__Bereitgestellter Auszug__.
Der Premier-League-Kicker sieht es naturgemäß nicht als Nachteil, dass Koller in der Alpenrepublik niemandem Rechenschaft schuldig ist. Also ist es eine logische Folge, dass er sich in die Riege derer einreiht, die Geduld im Umgang mit dem Eidgenossen fordern:

„Man sollte ihm eine Chance geben. Er bringt die richtigen Charaktereigenschaften mit, um den neuen Weg zu starten.“

Die Gefahr, dass besagte Geduld gerade in der Medienlandschaft nur bedingt vorhanden sein wird, ist groß. Auch Scharner wittert diese und hält es daher für eminent wichtig, dass jene Herren, welche diese Entscheidung getroffen haben, auch zu dieser stehen:

„Ich hoffe, dass die Kritik am Unternehmen ÖFB abprallt und eine Art Cocon gebildet wird, der nichts von außen reinlässt.“

„Was hat denn ein Mourinho zusammengebracht als Fußballer?“

Das Argument, dass Koller in Deutschland sowohl bei Köln als auch bei Bochum entlassen worden sei, ließe sich ohnehin damit kontern, dass ein gewisser Joachim Löw in Österreich bei der Austria gescheitert sei.

__Gegebene Informationen__.
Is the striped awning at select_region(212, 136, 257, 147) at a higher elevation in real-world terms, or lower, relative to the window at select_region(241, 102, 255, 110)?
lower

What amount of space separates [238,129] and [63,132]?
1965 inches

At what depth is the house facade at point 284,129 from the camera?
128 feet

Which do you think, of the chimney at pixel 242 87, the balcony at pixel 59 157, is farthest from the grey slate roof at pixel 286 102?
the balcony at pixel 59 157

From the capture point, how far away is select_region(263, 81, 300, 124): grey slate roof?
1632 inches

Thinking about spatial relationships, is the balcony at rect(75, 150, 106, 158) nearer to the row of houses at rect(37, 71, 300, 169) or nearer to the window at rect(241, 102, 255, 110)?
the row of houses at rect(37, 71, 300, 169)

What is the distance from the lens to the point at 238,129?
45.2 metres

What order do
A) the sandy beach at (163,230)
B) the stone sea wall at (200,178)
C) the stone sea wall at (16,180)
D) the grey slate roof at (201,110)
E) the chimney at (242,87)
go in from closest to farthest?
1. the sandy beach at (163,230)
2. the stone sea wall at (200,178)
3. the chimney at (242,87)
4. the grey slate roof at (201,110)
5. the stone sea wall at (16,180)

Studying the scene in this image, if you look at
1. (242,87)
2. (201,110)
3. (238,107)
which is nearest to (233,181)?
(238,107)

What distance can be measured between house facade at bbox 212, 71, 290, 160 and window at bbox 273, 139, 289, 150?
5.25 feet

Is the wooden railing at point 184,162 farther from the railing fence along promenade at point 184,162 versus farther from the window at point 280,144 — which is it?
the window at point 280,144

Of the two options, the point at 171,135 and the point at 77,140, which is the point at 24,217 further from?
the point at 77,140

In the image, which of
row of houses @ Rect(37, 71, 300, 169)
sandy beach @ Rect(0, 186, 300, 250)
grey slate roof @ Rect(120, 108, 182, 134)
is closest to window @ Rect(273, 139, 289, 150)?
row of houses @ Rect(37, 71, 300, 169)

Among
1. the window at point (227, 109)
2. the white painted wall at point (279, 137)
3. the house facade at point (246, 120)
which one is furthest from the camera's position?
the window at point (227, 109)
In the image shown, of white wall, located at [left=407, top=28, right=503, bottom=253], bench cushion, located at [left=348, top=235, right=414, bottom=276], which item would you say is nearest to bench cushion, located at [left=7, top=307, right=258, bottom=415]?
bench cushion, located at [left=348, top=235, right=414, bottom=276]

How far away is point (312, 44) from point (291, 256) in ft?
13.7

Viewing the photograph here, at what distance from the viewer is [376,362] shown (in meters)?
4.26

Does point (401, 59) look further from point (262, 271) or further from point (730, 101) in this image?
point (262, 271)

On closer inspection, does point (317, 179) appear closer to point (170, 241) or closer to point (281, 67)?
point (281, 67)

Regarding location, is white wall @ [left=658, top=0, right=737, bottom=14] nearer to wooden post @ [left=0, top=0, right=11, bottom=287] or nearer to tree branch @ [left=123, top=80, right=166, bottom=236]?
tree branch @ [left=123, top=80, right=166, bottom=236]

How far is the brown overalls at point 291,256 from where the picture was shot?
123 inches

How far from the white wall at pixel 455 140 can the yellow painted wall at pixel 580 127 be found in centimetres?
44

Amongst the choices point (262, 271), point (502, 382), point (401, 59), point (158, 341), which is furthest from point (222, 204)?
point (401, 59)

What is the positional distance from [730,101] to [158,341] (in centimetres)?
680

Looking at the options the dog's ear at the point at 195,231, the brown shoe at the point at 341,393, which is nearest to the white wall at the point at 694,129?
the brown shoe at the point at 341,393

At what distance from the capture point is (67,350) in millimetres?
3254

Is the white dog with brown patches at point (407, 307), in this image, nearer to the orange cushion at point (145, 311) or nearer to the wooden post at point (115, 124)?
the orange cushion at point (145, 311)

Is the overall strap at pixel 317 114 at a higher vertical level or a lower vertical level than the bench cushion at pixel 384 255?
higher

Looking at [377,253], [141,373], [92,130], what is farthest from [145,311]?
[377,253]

__Aufgabenstellung__. Schreiben Sie den Auszug über Koller und den ÖFB weiter oben vollständig und ohne jede Änderung ab.

__Antwort zur Aufgabe__.
Der Premier-League-Kicker sieht es naturgemäß nicht als Nachteil, dass Koller in der Alpenrepublik niemandem Rechenschaft schuldig ist. Also ist es eine logische Folge, dass er sich in die Riege derer einreiht, die Geduld im Umgang mit dem Eidgenossen fordern:

„Man sollte ihm eine Chance geben. Er bringt die richtigen Charaktereigenschaften mit, um den neuen Weg zu starten.“

Die Gefahr, dass besagte Geduld gerade in der Medienlandschaft nur bedingt vorhanden sein wird, ist groß. Auch Scharner wittert diese und hält es daher für eminent wichtig, dass jene Herren, welche diese Entscheidung getroffen haben, auch zu dieser stehen:

„Ich hoffe, dass die Kritik am Unternehmen ÖFB abprallt und eine Art Cocon gebildet wird, der nichts von außen reinlässt.“

„Was hat denn ein Mourinho zusammengebracht als Fußballer?“

Das Argument, dass Koller in Deutschland sowohl bei Köln als auch bei Bochum entlassen worden sei, ließe sich ohnehin damit kontern, dass ein gewisser Joachim Löw in Österreich bei der Austria gescheitert sei.